Tuesday, December 02, 2014

rsyslog's new release cycle and versioning scheme

With today's release of rsyslog 8.6.0, we start a new release schedule and versioning scheme. In a nutshell, we will be doing stable releases every six weeks now, and devel releases will be distributed via git exclusively.

We have made this move after reflecting the changes in user participation in open source development as well as analyzing what big projects like the Linux kernel, Firefox and Chrome are doing. I am very excited about the new methodology and sincerely hope it will make new features even more readily available to a large user base. Details on the new system are in the embedded presentation.
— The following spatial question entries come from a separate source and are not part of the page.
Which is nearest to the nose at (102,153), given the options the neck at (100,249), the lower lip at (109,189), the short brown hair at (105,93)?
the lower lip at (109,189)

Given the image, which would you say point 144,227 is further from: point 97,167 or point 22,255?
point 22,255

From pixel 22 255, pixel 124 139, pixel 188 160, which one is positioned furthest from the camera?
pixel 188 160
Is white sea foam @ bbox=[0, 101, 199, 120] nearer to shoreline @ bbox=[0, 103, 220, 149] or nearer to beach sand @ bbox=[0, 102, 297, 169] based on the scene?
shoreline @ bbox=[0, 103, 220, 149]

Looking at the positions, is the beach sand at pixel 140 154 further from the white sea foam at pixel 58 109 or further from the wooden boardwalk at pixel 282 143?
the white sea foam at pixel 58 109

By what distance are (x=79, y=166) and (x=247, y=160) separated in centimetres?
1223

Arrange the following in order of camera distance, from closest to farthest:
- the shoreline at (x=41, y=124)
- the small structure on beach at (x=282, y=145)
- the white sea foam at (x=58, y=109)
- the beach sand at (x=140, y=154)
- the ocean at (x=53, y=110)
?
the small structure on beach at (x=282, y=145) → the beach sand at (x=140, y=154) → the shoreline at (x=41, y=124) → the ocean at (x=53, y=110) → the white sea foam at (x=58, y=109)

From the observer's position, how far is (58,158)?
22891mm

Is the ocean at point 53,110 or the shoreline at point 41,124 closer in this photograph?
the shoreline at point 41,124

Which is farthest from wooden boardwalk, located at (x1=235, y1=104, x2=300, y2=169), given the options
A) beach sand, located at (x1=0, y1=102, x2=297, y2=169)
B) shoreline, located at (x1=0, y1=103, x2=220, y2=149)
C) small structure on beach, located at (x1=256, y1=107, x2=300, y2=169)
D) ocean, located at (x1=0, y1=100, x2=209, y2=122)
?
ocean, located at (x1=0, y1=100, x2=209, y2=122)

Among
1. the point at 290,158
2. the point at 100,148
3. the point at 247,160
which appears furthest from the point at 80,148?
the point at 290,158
Thursday, November 27, 2014

Phasing out legacy command line options

For historical reasons, rsyslog offers a number of command line options which are actually configuration settings. These stem back to the days of the original syslogd, where the conf file was just a routing table and "all" other configuration was done via the command line. Some of them (e.g. -r to enable listening to the standard UDP port) have already been removed quite a while ago. Now, we are very serious about removing the rest of them.

The main reason is usability. The actual startup command, and thus the options, is usually well hidden in some init-system definitions. So this is highly distro specific and also heavily depends on the init system being used. It is very far from being intuitive to ask a user find that init system config option and set a specific command line option just to change a small part of the configuration -- while the majority of the config stays well-defined and well-accessible in rsyslog.conf and it's helper files.

As such, we will now either completely remove these command line switches or replace them with new configuration settings. For example, a quick poll on the rsyslog mailing list did show that nobody really cared about the -l and -s options (note the absence of replies). On the other hand, we know that options like -4 (to enable IPv4 only networking) are actually being used. For such "known in-use" options we will provide alternatives via the global() configuration object.

So what's the schedule for this? Given the fact that we assume that most folks don't use these options, we target a quicker change cycle than for previous options. The 8.6.0 release, due for December, 2nd 2014, will emit warning messages when these options are being used - as well as telling users they need to speak up if they need that functionality in the future. Depending on the feedback we receive, the options will be removed in 8.6.1 (Jan, 13th 2015) or a later release.